The sub-underlease ("the lease") is dated 28th October 1976. It demised to the plaintiffs the premises known as 7 Rolls Buildings, Fetter Lane in the City of Westminster for a term from 28th October 1976 to 24th June 2008 (just under 32 years) at an initial yearly rent of £800,000, subject to review on 24th June 1983, 1988, 1993, 1998 and 2004. The freehold reversion immediately expectant on the lease has been vested in the defendant Bank since 1977.

4

The scheme of the lease is that there are six rent periods; the first period began on the day on which the term created by the lease began and ended on the 24th day of June 1983, the second period began on the 24th June 1983, and the third, fourth, fifth and sixth periods were to run from the subsequent rent review dates, which I have mentioned. The rent payable is reserved during the first rent period as the basic rent of £800,000 per year. During the subsequent rent periods the rent is whichever is the greater of a rent equal to the rent payable during the last preceding rent period, and the fair market rent at the relevant review date which in default of agreement is to be fixed by arbitration. The "fair market rent" is defined as meaning "such amount as shall represent a yearly rent at which the demised premises might reasonably be expected to be let at the Relevant Review Date in the open market by a landlord to a tenant without a premium with vacant possession and subject to the provisions of this Sub-Underlease other than the rent hereby reserved there being disregarded any effect on rent of any of the matters set out in paragraphs (a) (b) or (c) of Section 34 of the Landlord and Tenant Act 1954 (as amended)".

5

It is common ground that that presupposes a hypothetical lease for the unexpired residue of the term of the lease. The question was whether that hypothetical lease did or did not include rent review provisions at the successive review dates as under the actual lease. The evidence on the 1983 rent review was that if no rent reviews were to be taken into account, the rent during the second rent period would be 20 percent higher than if the reviews were taken into account.

6

The present action claims primarily rectification of the lease, on the basis that it was not the intention of the parties that the words in the definition of 'fair market rent' for the purpose of the rent review clause, referring to a letting "subject to the provisions of this Sub-Underlease other than the rent hereby reserved" were to exclude all future rent reviews from the hypothetical lease. However, paragraph 20 in the statement of claim claims further or in the alternative to the claim for rectification a determination as to the basis on which the periodic reviews are to be conducted.

7

The defendant claims to strike out that paragraph and the consequential prayers for relief on the ground that there is issue estoppel per rem judicatam because of a decision of Walton J. on the 1983 rent review.

8

The decision of Walton J. was given on 26th November 1984. It is reported in [1985] 1 EGLR. 61. Walton J. refused a certificate under section 1(7)(b) of the Arbitration Act 1979 that the question of law was one of general public importance, or one which for some other reason should be considered by the Court of Appeal.
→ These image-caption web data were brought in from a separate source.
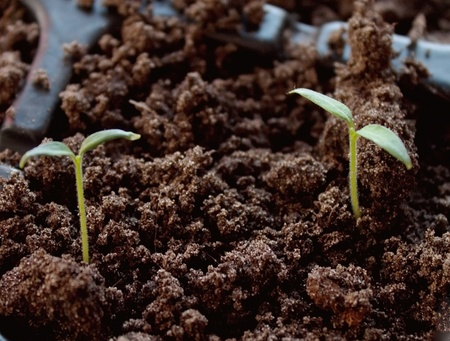 soil conservation: Two sprouts
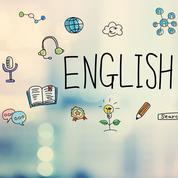 «L'anglais est la langue d'aujourd'hui dans les entreprises françaises»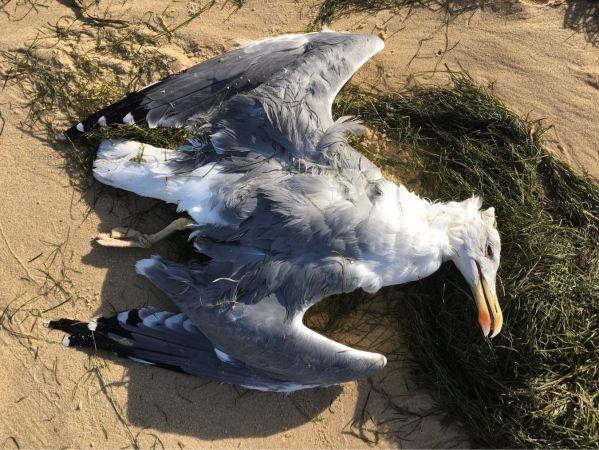 Yellow-legged Gull  - Frédérique Paquin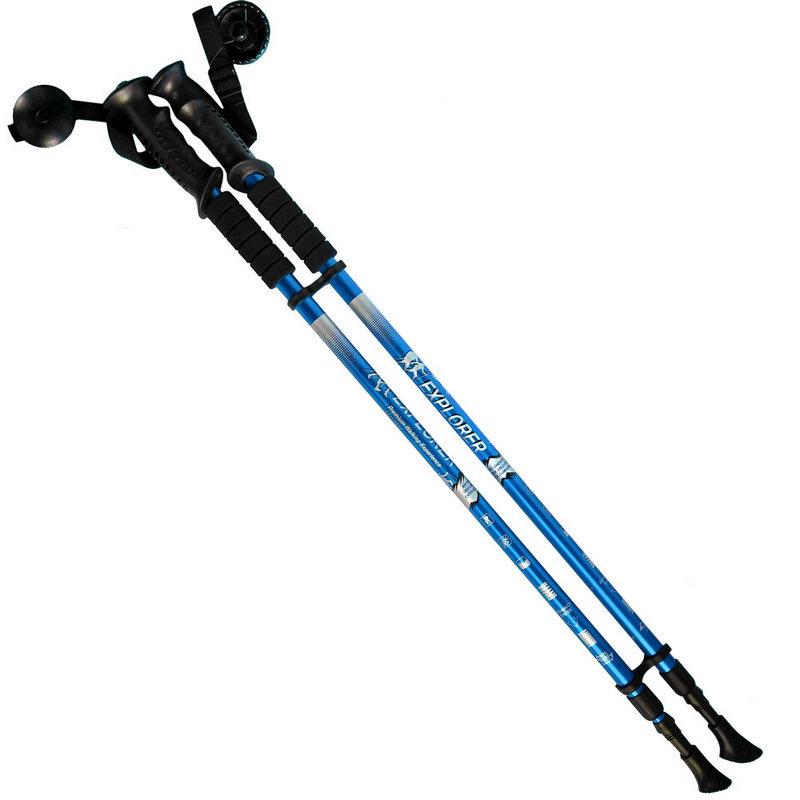 Купить Палки для скандинавской ходьбы 2-х секционные с чехлом (синие) R18141-PRO, NoBrand
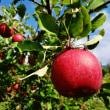 越後の秘境「秋山郷」とリンゴ狩りへ
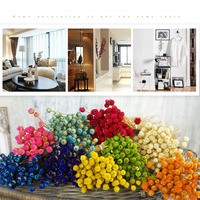 50pcs/lot Home Decor Dried Flower Bouquet Natural Dried Flowers Wedding Party Decorative Photography Props P0.21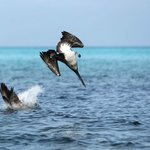 Cuban beaches and wildlife with beautiful pelicans !!!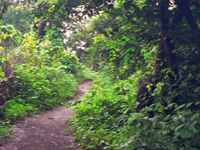 Sanjay Gandhi National Park Walking Trails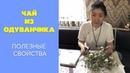Чай из одуванчика | Полезные свойства чая из одуванчика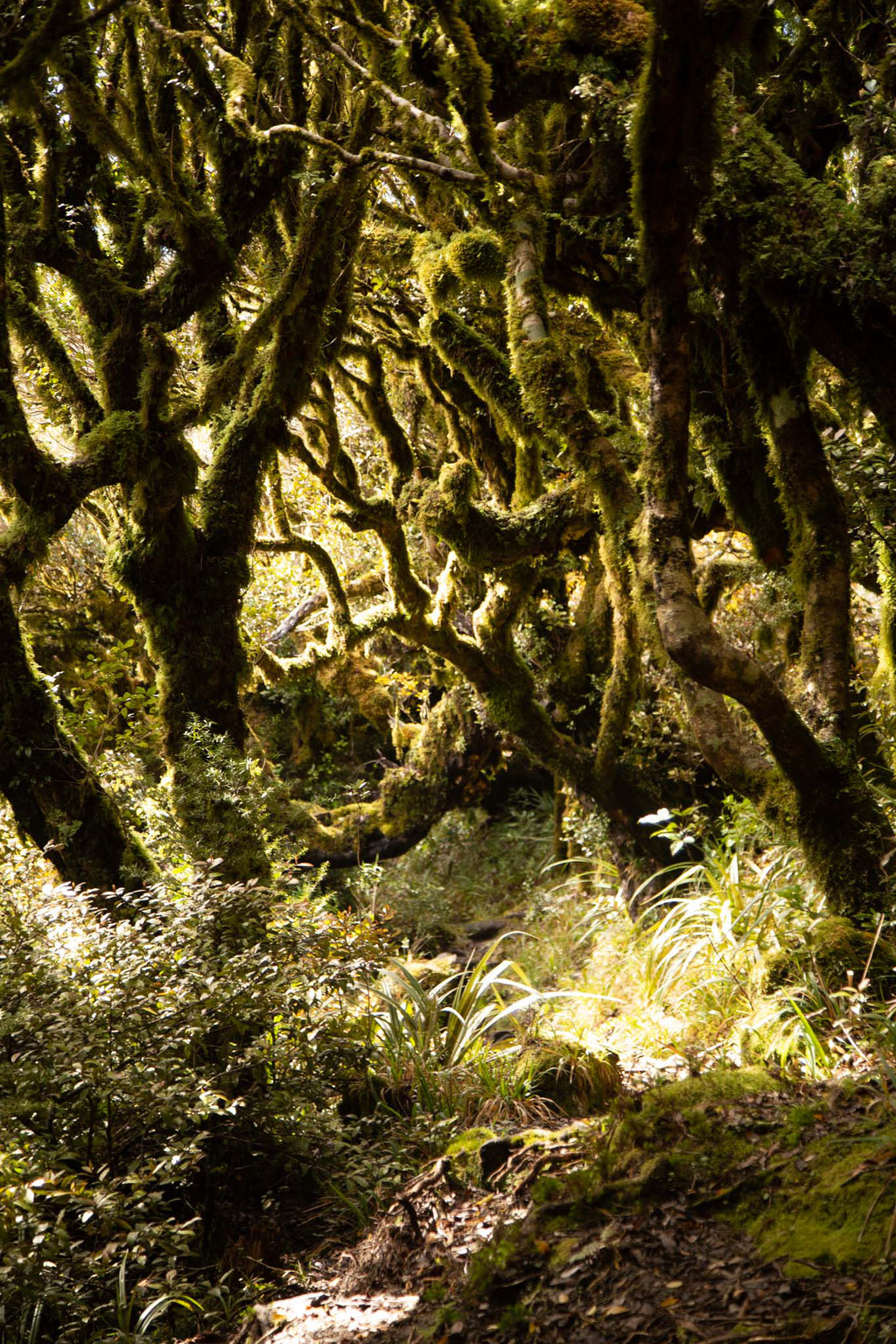 The goblin forest - Mount Egmont National Park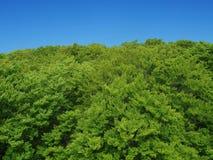 Alberi ed il cielo blu Fotografie Stock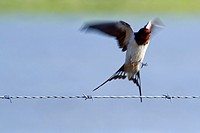 Swallow taking off from a barbed wire, Spain.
There is no appeal against the refusal of such a certificate. (See National Westminster Bank plc v. Arthur Young McClelland Moores & Co. [1985] 1 WLR 1123, the decision of this court on the attempt by the plaintiffs to appeal against Walton J's refusal of the certificate).

9

The view of Walton J. was that future rent reviews were excluded from consideration in operating the 1983 review. In the relevant part of his judgment he said this:

"The first and I think probably the main question which arises here is whether, when the arbitrator is deciding what is to be the fair market rent for the next rent period, he is to do that upon the basis that the lease contains (as, of course, we know it does in fact contain) a rent review clause or whether, on the other hand, he is to fix the fair market rent on the basis that there is no such clause in the lease. I do not think that there is a presumption one way or the other. I think that in every case that must depend upon the precise terms of the lease, because it must be very much borne in mind that there is no such thing as a fair market rent of any premises in the abstract.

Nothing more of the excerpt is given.